## BRIEF
Give the data below again exactly as written, without its pictures.

BEGIN EXTRACTED RECORDS

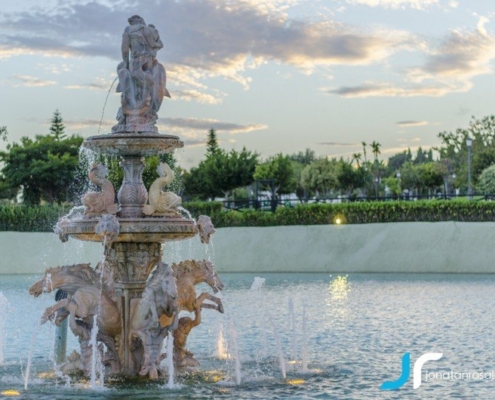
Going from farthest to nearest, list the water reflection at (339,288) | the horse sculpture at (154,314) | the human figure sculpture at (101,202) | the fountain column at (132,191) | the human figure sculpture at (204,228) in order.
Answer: the water reflection at (339,288), the human figure sculpture at (204,228), the fountain column at (132,191), the human figure sculpture at (101,202), the horse sculpture at (154,314)

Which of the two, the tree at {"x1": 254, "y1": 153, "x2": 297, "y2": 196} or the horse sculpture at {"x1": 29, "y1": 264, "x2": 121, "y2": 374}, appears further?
the tree at {"x1": 254, "y1": 153, "x2": 297, "y2": 196}

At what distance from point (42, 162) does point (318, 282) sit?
2908 cm

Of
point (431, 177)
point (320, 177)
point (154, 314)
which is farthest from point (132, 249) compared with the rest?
point (431, 177)

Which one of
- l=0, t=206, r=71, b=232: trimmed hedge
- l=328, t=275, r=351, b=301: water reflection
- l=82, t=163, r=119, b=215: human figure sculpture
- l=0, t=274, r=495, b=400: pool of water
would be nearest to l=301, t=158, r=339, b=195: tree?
l=0, t=206, r=71, b=232: trimmed hedge

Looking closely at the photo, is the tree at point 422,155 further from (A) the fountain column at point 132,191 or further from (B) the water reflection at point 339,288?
(A) the fountain column at point 132,191

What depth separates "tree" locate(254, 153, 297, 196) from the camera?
6626 cm

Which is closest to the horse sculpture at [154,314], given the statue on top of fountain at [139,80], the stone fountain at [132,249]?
the stone fountain at [132,249]

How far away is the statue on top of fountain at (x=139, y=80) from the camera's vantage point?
12.2 m

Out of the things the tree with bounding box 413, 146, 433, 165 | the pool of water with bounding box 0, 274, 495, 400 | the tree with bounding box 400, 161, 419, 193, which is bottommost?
the pool of water with bounding box 0, 274, 495, 400

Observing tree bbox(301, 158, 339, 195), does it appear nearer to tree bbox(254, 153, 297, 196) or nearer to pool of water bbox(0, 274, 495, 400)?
tree bbox(254, 153, 297, 196)

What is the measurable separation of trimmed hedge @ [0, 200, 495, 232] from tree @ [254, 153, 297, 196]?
28712 mm

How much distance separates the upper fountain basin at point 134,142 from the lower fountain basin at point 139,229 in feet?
3.06

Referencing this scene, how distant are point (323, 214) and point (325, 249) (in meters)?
1.66

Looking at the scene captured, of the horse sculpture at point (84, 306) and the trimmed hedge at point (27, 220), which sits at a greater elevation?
the trimmed hedge at point (27, 220)
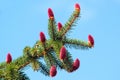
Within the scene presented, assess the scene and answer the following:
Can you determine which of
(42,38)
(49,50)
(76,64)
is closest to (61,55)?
(76,64)

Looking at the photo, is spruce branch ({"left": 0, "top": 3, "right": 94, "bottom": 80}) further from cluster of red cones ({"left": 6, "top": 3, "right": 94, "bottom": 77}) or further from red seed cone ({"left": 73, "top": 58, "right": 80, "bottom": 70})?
red seed cone ({"left": 73, "top": 58, "right": 80, "bottom": 70})

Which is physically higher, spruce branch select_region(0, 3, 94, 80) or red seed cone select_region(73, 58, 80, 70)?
spruce branch select_region(0, 3, 94, 80)

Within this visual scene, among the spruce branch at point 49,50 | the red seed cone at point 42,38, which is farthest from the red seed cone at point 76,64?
the red seed cone at point 42,38

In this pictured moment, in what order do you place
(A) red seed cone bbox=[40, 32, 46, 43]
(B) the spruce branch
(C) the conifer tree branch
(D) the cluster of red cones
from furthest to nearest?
(C) the conifer tree branch → (B) the spruce branch → (A) red seed cone bbox=[40, 32, 46, 43] → (D) the cluster of red cones

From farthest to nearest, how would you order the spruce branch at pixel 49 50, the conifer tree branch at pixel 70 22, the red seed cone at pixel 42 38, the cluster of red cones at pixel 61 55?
the conifer tree branch at pixel 70 22, the spruce branch at pixel 49 50, the red seed cone at pixel 42 38, the cluster of red cones at pixel 61 55

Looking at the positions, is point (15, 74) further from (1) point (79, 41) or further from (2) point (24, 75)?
(1) point (79, 41)

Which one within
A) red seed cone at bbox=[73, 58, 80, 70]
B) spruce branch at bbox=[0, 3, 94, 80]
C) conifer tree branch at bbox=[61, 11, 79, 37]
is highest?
conifer tree branch at bbox=[61, 11, 79, 37]

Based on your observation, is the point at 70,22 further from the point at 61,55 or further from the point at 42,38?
the point at 61,55

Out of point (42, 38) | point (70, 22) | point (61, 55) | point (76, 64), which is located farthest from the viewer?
point (70, 22)

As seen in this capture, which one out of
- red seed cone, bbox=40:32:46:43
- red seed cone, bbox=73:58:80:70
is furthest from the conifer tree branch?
red seed cone, bbox=73:58:80:70

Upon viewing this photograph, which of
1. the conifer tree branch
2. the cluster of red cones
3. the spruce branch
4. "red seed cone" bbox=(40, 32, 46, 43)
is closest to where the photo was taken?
the cluster of red cones

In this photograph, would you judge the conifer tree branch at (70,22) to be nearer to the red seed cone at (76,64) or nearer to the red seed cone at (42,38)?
the red seed cone at (42,38)

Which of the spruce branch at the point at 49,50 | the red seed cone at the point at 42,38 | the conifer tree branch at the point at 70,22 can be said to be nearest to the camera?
the red seed cone at the point at 42,38
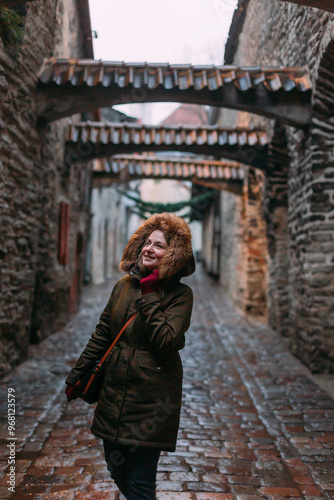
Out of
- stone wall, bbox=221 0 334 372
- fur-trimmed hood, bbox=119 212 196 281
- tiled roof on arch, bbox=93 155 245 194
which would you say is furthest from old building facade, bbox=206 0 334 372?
fur-trimmed hood, bbox=119 212 196 281

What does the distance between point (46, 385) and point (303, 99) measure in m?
4.33

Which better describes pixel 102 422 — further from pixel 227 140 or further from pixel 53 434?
pixel 227 140

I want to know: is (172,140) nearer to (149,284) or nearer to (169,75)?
(169,75)

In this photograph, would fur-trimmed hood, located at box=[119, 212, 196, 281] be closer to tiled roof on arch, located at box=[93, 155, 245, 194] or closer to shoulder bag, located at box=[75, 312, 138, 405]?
shoulder bag, located at box=[75, 312, 138, 405]

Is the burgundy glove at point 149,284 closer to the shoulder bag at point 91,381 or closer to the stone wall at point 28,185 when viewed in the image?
the shoulder bag at point 91,381

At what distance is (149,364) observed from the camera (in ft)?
5.91

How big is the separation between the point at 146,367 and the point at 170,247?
534 mm

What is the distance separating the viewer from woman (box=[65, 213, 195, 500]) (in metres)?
1.76

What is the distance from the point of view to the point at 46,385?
4395 millimetres

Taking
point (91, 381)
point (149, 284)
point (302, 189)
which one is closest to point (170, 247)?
point (149, 284)

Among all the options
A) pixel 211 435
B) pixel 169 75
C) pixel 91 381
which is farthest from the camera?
pixel 169 75

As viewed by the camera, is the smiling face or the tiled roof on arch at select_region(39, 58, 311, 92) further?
the tiled roof on arch at select_region(39, 58, 311, 92)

END EXTRACTED RECORDS

## TASK OUTPUT
Going from farthest to nearest, list the water reflection at (339,288) | the horse sculpture at (154,314) | the human figure sculpture at (101,202) | the fountain column at (132,191) | the human figure sculpture at (204,228) in order.
Answer: the water reflection at (339,288), the human figure sculpture at (204,228), the fountain column at (132,191), the human figure sculpture at (101,202), the horse sculpture at (154,314)

Which of the two, the tree at {"x1": 254, "y1": 153, "x2": 297, "y2": 196} or the horse sculpture at {"x1": 29, "y1": 264, "x2": 121, "y2": 374}, appears further?
the tree at {"x1": 254, "y1": 153, "x2": 297, "y2": 196}

At what distance from point (42, 162) does point (318, 282) sit?
2908 cm

Of
point (431, 177)
point (320, 177)
point (154, 314)
which is farthest from point (132, 249) compared with the rest?
point (431, 177)

Which one of
- l=0, t=206, r=71, b=232: trimmed hedge
- l=328, t=275, r=351, b=301: water reflection
- l=82, t=163, r=119, b=215: human figure sculpture
- l=0, t=274, r=495, b=400: pool of water
would be nearest to l=301, t=158, r=339, b=195: tree?
l=0, t=206, r=71, b=232: trimmed hedge

Looking closely at the photo, is the tree at point 422,155 further from (A) the fountain column at point 132,191 or further from (B) the water reflection at point 339,288?
(A) the fountain column at point 132,191

What depth separates "tree" locate(254, 153, 297, 196) from the camera?
6626 cm

Which is closest to the horse sculpture at [154,314], given the statue on top of fountain at [139,80], the stone fountain at [132,249]?
the stone fountain at [132,249]

How far away is the statue on top of fountain at (x=139, y=80) from the camera's vantage point?
12.2 m

Out of the things the tree with bounding box 413, 146, 433, 165 | the pool of water with bounding box 0, 274, 495, 400 | the tree with bounding box 400, 161, 419, 193, which is bottommost?
the pool of water with bounding box 0, 274, 495, 400

Observing tree bbox(301, 158, 339, 195), does it appear nearer to tree bbox(254, 153, 297, 196) or nearer to pool of water bbox(0, 274, 495, 400)?
tree bbox(254, 153, 297, 196)

What is the measurable separation of trimmed hedge @ [0, 200, 495, 232] from tree @ [254, 153, 297, 196]?
28712 mm

How much distance separates the upper fountain basin at point 134,142 from the lower fountain basin at point 139,229 in feet?
3.06

Referencing this scene, how distant are point (323, 214) and point (325, 249) (in meters)?
1.66

Looking at the scene captured, of the horse sculpture at point (84, 306) and the trimmed hedge at point (27, 220), which sits at a greater elevation?
the trimmed hedge at point (27, 220)
Within the scene presented, assess the scene and answer the following:
Can you determine which of
(42,38)
(49,50)
(76,64)
is closest to (61,55)?
(76,64)

Looking at the photo, is spruce branch ({"left": 0, "top": 3, "right": 94, "bottom": 80}) further from cluster of red cones ({"left": 6, "top": 3, "right": 94, "bottom": 77}) or further from red seed cone ({"left": 73, "top": 58, "right": 80, "bottom": 70})?
red seed cone ({"left": 73, "top": 58, "right": 80, "bottom": 70})

Which is physically higher, spruce branch select_region(0, 3, 94, 80) or red seed cone select_region(73, 58, 80, 70)?
spruce branch select_region(0, 3, 94, 80)

Within this visual scene, among the spruce branch at point 49,50 | the red seed cone at point 42,38, which is farthest from the red seed cone at point 76,64?
the red seed cone at point 42,38

In this pictured moment, in what order do you place
(A) red seed cone bbox=[40, 32, 46, 43]
(B) the spruce branch
(C) the conifer tree branch
(D) the cluster of red cones
from furthest to nearest?
(C) the conifer tree branch → (B) the spruce branch → (A) red seed cone bbox=[40, 32, 46, 43] → (D) the cluster of red cones

From farthest to nearest, how would you order the spruce branch at pixel 49 50, the conifer tree branch at pixel 70 22, the red seed cone at pixel 42 38, the cluster of red cones at pixel 61 55?
the conifer tree branch at pixel 70 22, the spruce branch at pixel 49 50, the red seed cone at pixel 42 38, the cluster of red cones at pixel 61 55

Looking at the positions, is point (15, 74) further from (1) point (79, 41) or further from (2) point (24, 75)?
(1) point (79, 41)

Which one within
A) red seed cone at bbox=[73, 58, 80, 70]
B) spruce branch at bbox=[0, 3, 94, 80]
C) conifer tree branch at bbox=[61, 11, 79, 37]
is highest?
conifer tree branch at bbox=[61, 11, 79, 37]

Based on your observation, is the point at 70,22 further from the point at 61,55 or further from the point at 42,38?
the point at 61,55

Out of point (42, 38) | point (70, 22) | point (61, 55) | point (76, 64), which is located farthest from the viewer?
point (70, 22)

As seen in this capture, which one out of
- red seed cone, bbox=40:32:46:43
- red seed cone, bbox=73:58:80:70
is furthest from the conifer tree branch?
red seed cone, bbox=73:58:80:70

Upon viewing this photograph, which of
1. the conifer tree branch
2. the cluster of red cones
3. the spruce branch
4. "red seed cone" bbox=(40, 32, 46, 43)
is closest to where the photo was taken?
the cluster of red cones

In this photograph, would you judge the conifer tree branch at (70,22) to be nearer to the red seed cone at (76,64) or nearer to the red seed cone at (42,38)?
the red seed cone at (42,38)

Which of the spruce branch at the point at 49,50 | the red seed cone at the point at 42,38 | the conifer tree branch at the point at 70,22 can be said to be nearest to the camera?
the red seed cone at the point at 42,38
Out of
- stone wall, bbox=221 0 334 372
- fur-trimmed hood, bbox=119 212 196 281
- tiled roof on arch, bbox=93 155 245 194
which would you say is furthest from old building facade, bbox=206 0 334 372?
fur-trimmed hood, bbox=119 212 196 281

What does the distance between point (46, 385) and point (303, 99) measure in m?
4.33

Which better describes pixel 102 422 — further from pixel 227 140 or further from pixel 53 434?
pixel 227 140

I want to know: is (172,140) nearer to (149,284) or nearer to (169,75)?
(169,75)

In this photograph, would fur-trimmed hood, located at box=[119, 212, 196, 281] be closer to tiled roof on arch, located at box=[93, 155, 245, 194] or closer to shoulder bag, located at box=[75, 312, 138, 405]?
shoulder bag, located at box=[75, 312, 138, 405]

Is the burgundy glove at point 149,284 closer to the shoulder bag at point 91,381 or closer to the stone wall at point 28,185 when viewed in the image?
the shoulder bag at point 91,381

At what distance is (149,364) observed from the camera (in ft)?
5.91

How big is the separation between the point at 146,367 and the point at 170,247?
534 mm

What is the distance separating the viewer from woman (box=[65, 213, 195, 500]) (in metres)?
1.76

What is the distance from the point of view to the point at 46,385?
4395 millimetres

Taking
point (91, 381)
point (149, 284)
point (302, 189)
which one is closest to point (170, 247)?
point (149, 284)

Among all the options
A) pixel 211 435
B) pixel 169 75
C) pixel 91 381
which is farthest from the camera?
pixel 169 75

As viewed by the camera, is the smiling face or the tiled roof on arch at select_region(39, 58, 311, 92) further?
the tiled roof on arch at select_region(39, 58, 311, 92)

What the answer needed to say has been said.